Write out exactly, with both ends included, the lines that run from the line containing "Borzoi Art - Anna" to the end of the entries. Pictures are not part of the answer.

Recorded data
::::::::::

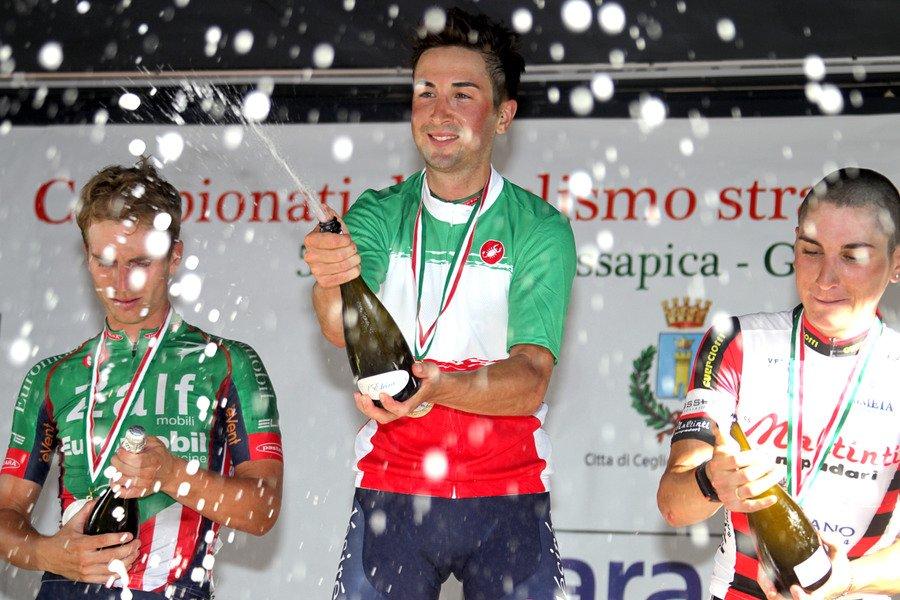 Gianluca Milani è campione italiano Elite s.c. a Ceglie Messapica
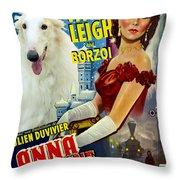 Borzoi Art - Anna Karenine Movie Poster Throw Pillow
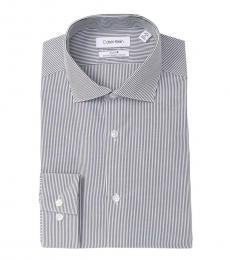 Smokey Striped Slim Fit Dress Shirt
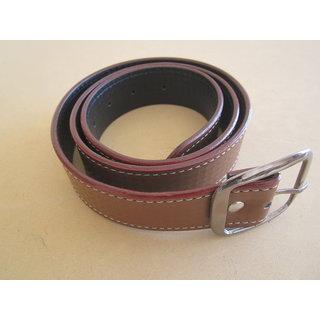 Belt(assorted color)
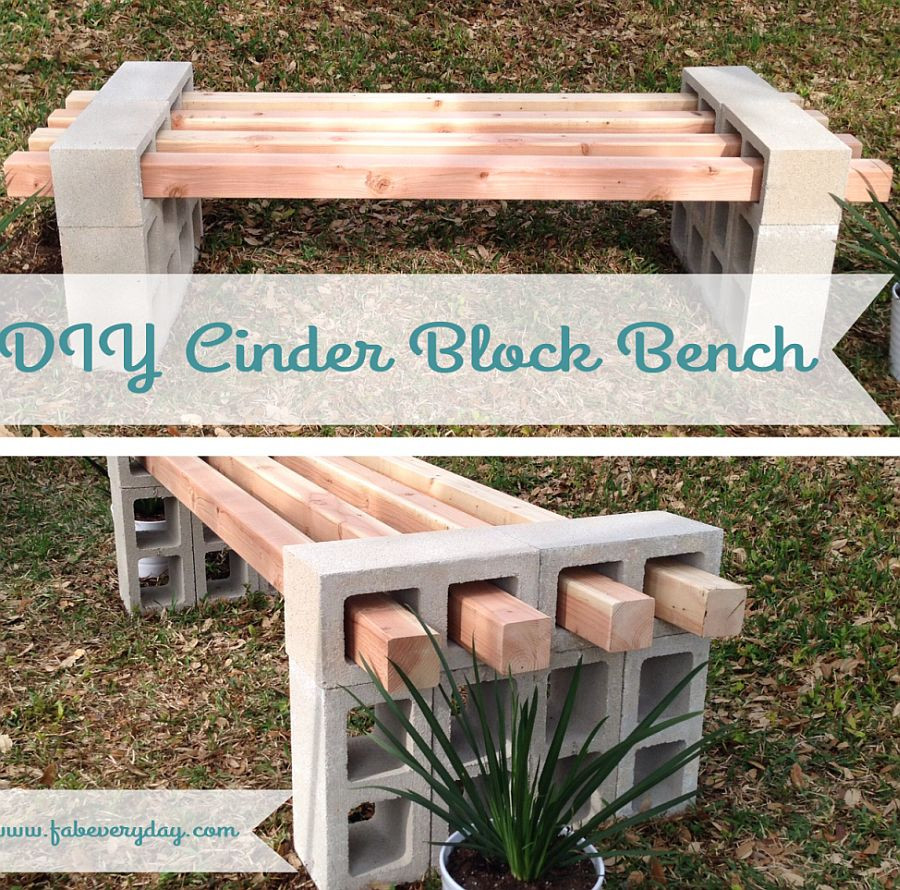 Best ideas about Diy Patio Bench . Save or Pin Free Outdoor Furniture Plans Help You Create Your Own Now.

::::::::::

◆ Result of the task ◆
 Borzoi Art - Anna Karenine Movie Poster Throw Pillow
 Smokey Striped Slim Fit Dress Shirt
 Belt(assorted color)
 Best ideas about Diy Patio Bench . Save or Pin Free Outdoor Furniture Plans Help You Create Your Own Now.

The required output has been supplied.